▶ _DOCUMENT PASSAGE_:
So that was a lot of fun. And then I wanted to start working as soon as I could. At 14 years old, I was carrying wood in the lumber mill. I went to high school at Walnut Grove Secondary School here in Walnut Grove, Langley. I would longboard to the mill after high school and got a workout in while I was getting paid to do it carrying wood. And then I wanted to figure out a really good fallback plan that I knew I wanted to go in business. But I was in high school in grade 10, I had no idea what I wanted to do, whether there’s life insurance, finance, business.

For some reason, I intuitively knew that I didn’t want to go to university or college for business because I just didn’t really see that being the option. I wanted to actually do it. And I started a few different businesses. But so with that being said, I looked at construction and I started working in construction. I looked at electrical I got did electrical studies, I got my red seal electrical done by 20 or 21 years old. Because I started when I was in grade 11, which I think is 16. Started doing a lot of affiliate marketing because I loved sales, people saw how business-minded I was.

So they pulled me into their companies to help them sell stuff that was doing affiliate marketing in the evenings and weekends outside of construction till about 21. And then built teams of about 20 to one I guess my largest team was probably about 45 people. So I did that. Then 22 started my own electrical contracting company. And started learning a lot more about finance even though I had been investing a lot during that time period since 1718 years old. I know you can’t legally invest at that point.
But my dad I used his account the time. And then at 23, I co-founded my first investment fund called Squadra capital. And then after that raised capital for that fun commodity and currency trading fund and built a team of people for that. Then network with a lot of high net worth entities and individuals, family offices, VCs, etc, etc. Then co-founded a consulting firm to help companies raise money help with patent applications help with international expansion sales, and it’s called Altezza capital.

▶ _GIVEN MATERIAL_:
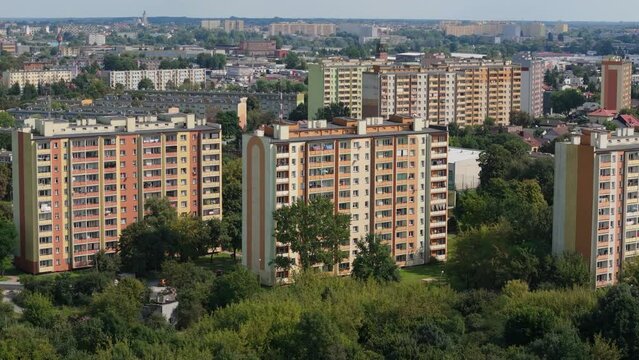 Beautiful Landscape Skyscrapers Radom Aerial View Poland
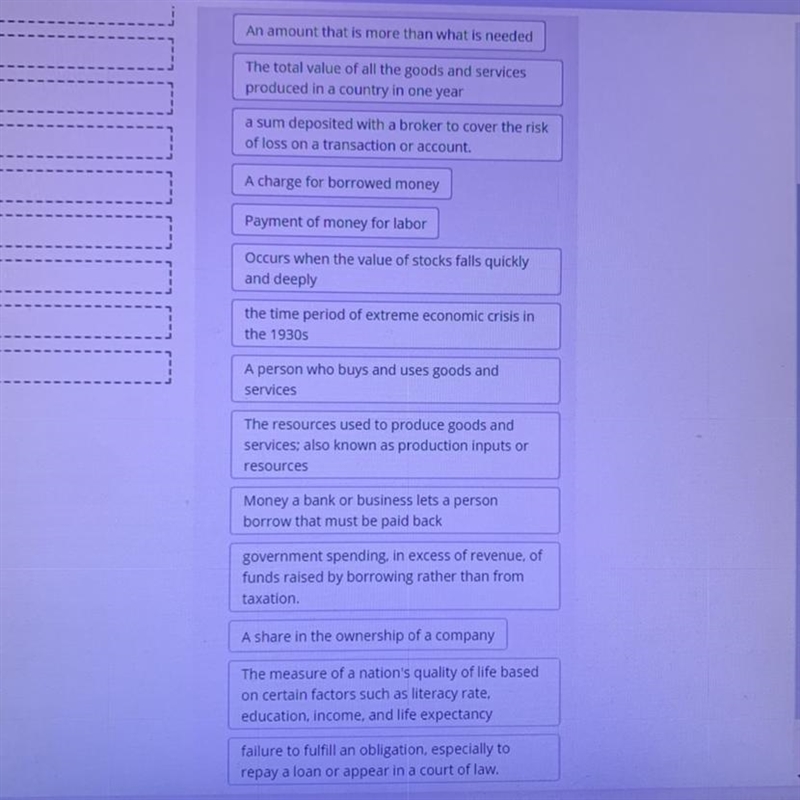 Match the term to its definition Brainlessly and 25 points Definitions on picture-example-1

▶ _YOUR GOAL_: Retype the career transcript word for word, from "So that was" up to and including "insurance, finance, business.". The listing is separate material and has no connection to the career transcript.

▶ _EXERCISE SOLUTION_:
So that was a lot of fun. And then I wanted to start working as soon as I could. At 14 years old, I was carrying wood in the lumber mill. I went to high school at Walnut Grove Secondary School here in Walnut Grove, Langley. I would longboard to the mill after high school and got a workout in while I was getting paid to do it carrying wood. And then I wanted to figure out a really good fallback plan that I knew I wanted to go in business. But I was in high school in grade 10, I had no idea what I wanted to do, whether there’s life insurance, finance, business.